Organic polysulfide polymers are useful materials with emerging high-value applications as cathode components for Li-S batteries, optics for infrared imaging, sorbents for heavy metal remediation, and novel antimicrobial agents. Despite the increasing use of these sulfur-rich polymers, there are limited methods to synthesize them with control of the structure and molecular weight. In this study, we disclose photopolymerization methods to make poly(trisulfides) with a well-defined sulfur-rank, narrow dispersity, and controlled molecular weights. The reaction features photochemical cleavage of an S-S bond in a 1,2,3-trithiolan (a cyclic trisulfide) to generate a diradical that undergoes ring-opening polymerization.
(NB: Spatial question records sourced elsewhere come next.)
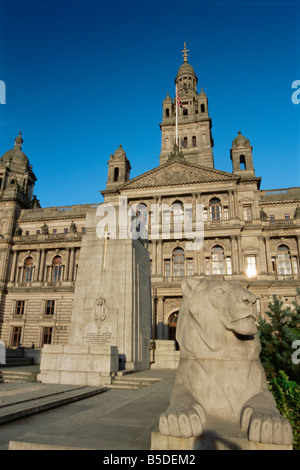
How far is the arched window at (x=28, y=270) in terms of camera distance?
42.3 m

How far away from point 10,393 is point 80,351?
312cm

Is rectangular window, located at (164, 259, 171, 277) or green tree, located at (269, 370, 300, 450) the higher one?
rectangular window, located at (164, 259, 171, 277)

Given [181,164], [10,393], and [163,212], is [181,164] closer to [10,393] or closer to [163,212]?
[163,212]

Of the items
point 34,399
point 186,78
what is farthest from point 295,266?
point 186,78

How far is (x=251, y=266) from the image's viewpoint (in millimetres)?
34625

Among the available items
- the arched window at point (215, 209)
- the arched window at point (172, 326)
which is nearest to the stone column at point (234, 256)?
the arched window at point (215, 209)

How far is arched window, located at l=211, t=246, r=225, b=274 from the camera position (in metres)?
34.8

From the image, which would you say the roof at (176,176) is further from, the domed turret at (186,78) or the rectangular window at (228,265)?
the domed turret at (186,78)

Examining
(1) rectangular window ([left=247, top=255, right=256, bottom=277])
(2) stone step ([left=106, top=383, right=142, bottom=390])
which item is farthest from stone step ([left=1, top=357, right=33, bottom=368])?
(1) rectangular window ([left=247, top=255, right=256, bottom=277])

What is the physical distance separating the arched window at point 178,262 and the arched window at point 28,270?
18823 mm

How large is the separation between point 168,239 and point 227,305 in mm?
32293

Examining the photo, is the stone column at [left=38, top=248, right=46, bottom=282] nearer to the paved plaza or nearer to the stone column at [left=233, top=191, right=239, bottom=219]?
the stone column at [left=233, top=191, right=239, bottom=219]

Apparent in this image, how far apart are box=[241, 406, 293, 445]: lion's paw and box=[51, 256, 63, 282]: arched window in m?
40.1

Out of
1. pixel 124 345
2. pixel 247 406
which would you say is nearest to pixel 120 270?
pixel 124 345
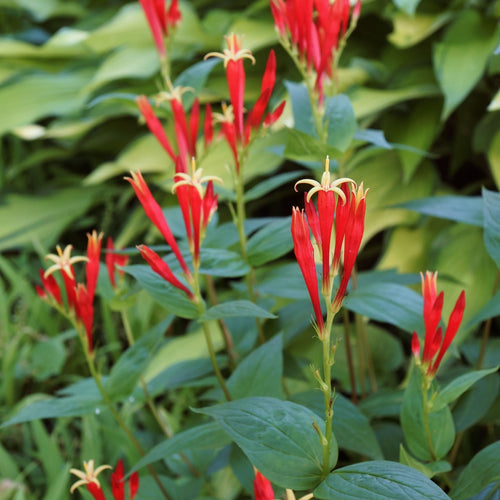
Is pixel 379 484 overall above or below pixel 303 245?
below

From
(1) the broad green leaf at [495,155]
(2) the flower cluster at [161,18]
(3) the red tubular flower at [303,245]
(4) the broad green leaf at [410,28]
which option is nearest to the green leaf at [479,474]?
(3) the red tubular flower at [303,245]

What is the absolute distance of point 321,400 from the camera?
616mm

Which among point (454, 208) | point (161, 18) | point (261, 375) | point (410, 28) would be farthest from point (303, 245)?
point (410, 28)

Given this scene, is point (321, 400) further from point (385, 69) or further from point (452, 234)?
point (385, 69)

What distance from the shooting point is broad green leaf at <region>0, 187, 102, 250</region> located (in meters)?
1.63

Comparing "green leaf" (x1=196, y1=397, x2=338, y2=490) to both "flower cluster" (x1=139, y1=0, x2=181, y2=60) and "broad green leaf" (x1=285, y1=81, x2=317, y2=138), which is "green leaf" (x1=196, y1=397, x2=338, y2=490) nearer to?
"broad green leaf" (x1=285, y1=81, x2=317, y2=138)

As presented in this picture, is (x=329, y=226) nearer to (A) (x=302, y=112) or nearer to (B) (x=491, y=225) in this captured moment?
(B) (x=491, y=225)

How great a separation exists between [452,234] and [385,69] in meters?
0.45

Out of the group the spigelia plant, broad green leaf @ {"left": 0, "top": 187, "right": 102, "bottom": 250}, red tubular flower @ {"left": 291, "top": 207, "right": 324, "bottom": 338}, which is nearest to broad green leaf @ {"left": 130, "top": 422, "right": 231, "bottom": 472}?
the spigelia plant

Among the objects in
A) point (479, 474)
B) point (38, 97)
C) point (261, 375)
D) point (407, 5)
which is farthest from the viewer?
point (38, 97)

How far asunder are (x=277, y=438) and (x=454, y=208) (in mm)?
376

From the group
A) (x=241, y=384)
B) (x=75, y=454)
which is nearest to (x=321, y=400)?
(x=241, y=384)

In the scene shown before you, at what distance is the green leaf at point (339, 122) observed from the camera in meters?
0.63

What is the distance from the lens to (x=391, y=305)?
1.96 ft
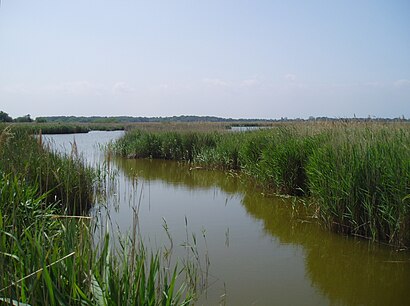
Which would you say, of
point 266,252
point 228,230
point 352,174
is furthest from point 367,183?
point 228,230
Polymers with molecular weights exceeding 20,000 g/mol require spatial or temporal control of irradiation because the same wavelengths of light that initiate the reaction also cleave S-S bonds in the target polymer. Spatial control of photoinitiation was achieved by using a photochemical flow reactor that separates the polymer products from the light source after synthesis. Temporal control of photoinitiation also allowed these polymers to be made in batch reactors. This control was imparted with pulsed light-emitting diode (LED) irradiation with precisely controlled on and off times. This innovative strategy allowed initiation during short bursts of light and propagation during longer dark periods. The pulsed light strategy allowed the preservation of the polymer chains during the reaction. In contrast, continuous irradiation led to the cleavage of S-S bonds in the polymer and rapid depolymerization. The reversibility of polymerization also prompted us to develop new applications of these polymers as recyclable coatings and adhesives, and photoresists for lithography.